このことを分かりやすく表現すると、聖書記者が伝えたいメッセージを「冷凍」して、聖書のテキストという「箱」の中に入れ、その箱を読者に送り届けるイメージで捉えることができます。読者は箱を開けてその中に入っているメッセージを「解凍」することによって、著者が伝えようと意図した意味内容を受け取ることができるというわけです。

歴史的文法的方法

このイメージで重要なのは、いったんテキストに箱詰めされたメッセージは、そのまま箱の中に固定化された形でとどまり続けるということです。それはすぐに著者と同時代の読者によって解凍されるかもしれませんし、何千年も後になって、まったく異なる文化に生きる人間によって解凍されるかもしれません。しかし、適切な方法を用いれば、どんな時代に生きる読者であっても、著者が意図したメッセージを正確に再現することが(少なくとも理論的には)できるはずだというのが歴史的・文法的方法の考え方です。

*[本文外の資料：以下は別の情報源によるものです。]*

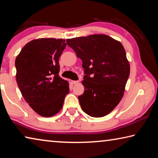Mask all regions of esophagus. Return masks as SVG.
<instances>
[{"mask_svg": "<svg viewBox=\"0 0 158 158\" xmlns=\"http://www.w3.org/2000/svg\"><path fill=\"white\" fill-rule=\"evenodd\" d=\"M79 82V81H72V83H73V84L74 85L77 84Z\"/></svg>", "mask_w": 158, "mask_h": 158, "instance_id": "1", "label": "esophagus"}]
</instances>
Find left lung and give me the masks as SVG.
I'll return each instance as SVG.
<instances>
[{
    "instance_id": "1",
    "label": "left lung",
    "mask_w": 158,
    "mask_h": 158,
    "mask_svg": "<svg viewBox=\"0 0 158 158\" xmlns=\"http://www.w3.org/2000/svg\"><path fill=\"white\" fill-rule=\"evenodd\" d=\"M67 44L82 60L85 90L78 99L92 117L105 116L118 105L130 75V64L121 42L106 35L68 39Z\"/></svg>"
}]
</instances>
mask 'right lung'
<instances>
[{
	"label": "right lung",
	"mask_w": 158,
	"mask_h": 158,
	"mask_svg": "<svg viewBox=\"0 0 158 158\" xmlns=\"http://www.w3.org/2000/svg\"><path fill=\"white\" fill-rule=\"evenodd\" d=\"M65 47L63 39L34 40L16 58L19 89L29 106L42 116L56 114L69 92L68 81L59 76L58 60Z\"/></svg>",
	"instance_id": "right-lung-1"
}]
</instances>
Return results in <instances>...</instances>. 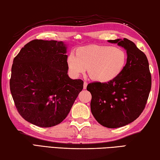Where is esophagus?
Segmentation results:
<instances>
[{
	"instance_id": "obj_1",
	"label": "esophagus",
	"mask_w": 160,
	"mask_h": 160,
	"mask_svg": "<svg viewBox=\"0 0 160 160\" xmlns=\"http://www.w3.org/2000/svg\"><path fill=\"white\" fill-rule=\"evenodd\" d=\"M87 86H88V82H84V84H83V88H84V90H86V89H87Z\"/></svg>"
}]
</instances>
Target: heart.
Wrapping results in <instances>:
<instances>
[{
  "mask_svg": "<svg viewBox=\"0 0 160 160\" xmlns=\"http://www.w3.org/2000/svg\"><path fill=\"white\" fill-rule=\"evenodd\" d=\"M126 60V53L121 48L93 44L78 48L76 53H70L67 65L74 77H79L88 68L92 80L104 83L121 73Z\"/></svg>",
  "mask_w": 160,
  "mask_h": 160,
  "instance_id": "1",
  "label": "heart"
}]
</instances>
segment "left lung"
<instances>
[{
  "label": "left lung",
  "mask_w": 160,
  "mask_h": 160,
  "mask_svg": "<svg viewBox=\"0 0 160 160\" xmlns=\"http://www.w3.org/2000/svg\"><path fill=\"white\" fill-rule=\"evenodd\" d=\"M126 50L123 71L108 82H92L91 112L97 122L109 128H120L139 117L151 90L152 79L145 54L128 39L108 40Z\"/></svg>",
  "instance_id": "obj_1"
}]
</instances>
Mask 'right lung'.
<instances>
[{"instance_id":"right-lung-1","label":"right lung","mask_w":160,"mask_h":160,"mask_svg":"<svg viewBox=\"0 0 160 160\" xmlns=\"http://www.w3.org/2000/svg\"><path fill=\"white\" fill-rule=\"evenodd\" d=\"M67 47L63 42L34 39L15 56L10 88L18 112L35 126L48 128L68 114L83 81L68 75Z\"/></svg>"}]
</instances>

歴史的・文法的方法の目的は、聖書テキストの中に存在しているはずの「著者によって意図された唯一の意味」を、歴史的背景と文法の分析を使って正確に取り出すことです。このように、「聖書の中に内在する意味を正確に取り出す」作業を「釈義exegesis」と言います。この反対に、本来聖書テキストの中に存在しない「意味」をテキストに「読み込む」行為(これはeisegesisと呼ばれます。exはギリシア語で「外に」、eisは「中に」という意味です)は、正しい聖書解釈法ではないとみなされます。

例えば、「黙示録9章3節以下に登場する悪魔的な『いなご』は、世の終わりの最終戦争で用いられる攻撃用ヘリコプターのことである」、という解釈があったとすると、それは黙示録のテキストの正確な「釈義exegesis」ではなく、主観的な「読み込みeisegesis」ということになります。なぜなら、ヨハネが黙示録を書いた紀元1世紀末にはヘリコプターなるものは存在しませんでしたので、そのような「意味」は、著者のヨハネにも、同時代の読者にもまったく理解不能なものですから、ヨハネが読者に伝えようと「意図した意味」であるはずがないからです。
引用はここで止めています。